BEGIN DATA TO EXAMINE
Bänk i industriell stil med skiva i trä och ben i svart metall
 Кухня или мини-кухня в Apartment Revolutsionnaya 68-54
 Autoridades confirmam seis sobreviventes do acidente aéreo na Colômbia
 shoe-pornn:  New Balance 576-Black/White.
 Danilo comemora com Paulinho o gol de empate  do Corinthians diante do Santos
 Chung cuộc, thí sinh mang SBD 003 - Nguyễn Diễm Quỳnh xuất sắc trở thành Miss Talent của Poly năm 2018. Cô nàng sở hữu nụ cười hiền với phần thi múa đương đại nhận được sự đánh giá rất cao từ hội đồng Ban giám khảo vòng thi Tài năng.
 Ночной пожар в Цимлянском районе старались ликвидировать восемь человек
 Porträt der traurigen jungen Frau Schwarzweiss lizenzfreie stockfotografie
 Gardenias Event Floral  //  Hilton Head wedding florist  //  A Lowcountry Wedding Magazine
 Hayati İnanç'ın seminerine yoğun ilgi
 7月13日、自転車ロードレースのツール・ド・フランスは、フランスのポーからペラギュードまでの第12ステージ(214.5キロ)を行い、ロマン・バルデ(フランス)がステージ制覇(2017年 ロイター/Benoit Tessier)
END DATA TO EXAMINE
● ASSIGNED TASK:
Final part of the records: return the line that contains "Gardenias Event Floral" and every line after it, exactly, with no other lines added.

● SOLUTION TO THE EXERCISE:
 Gardenias Event Floral  //  Hilton Head wedding florist  //  A Lowcountry Wedding Magazine
 Hayati İnanç'ın seminerine yoğun ilgi
 7月13日、自転車ロードレースのツール・ド・フランスは、フランスのポーからペラギュードまでの第12ステージ(214.5キロ)を行い、ロマン・バルデ(フランス)がステージ制覇(2017年 ロイター/Benoit Tessier)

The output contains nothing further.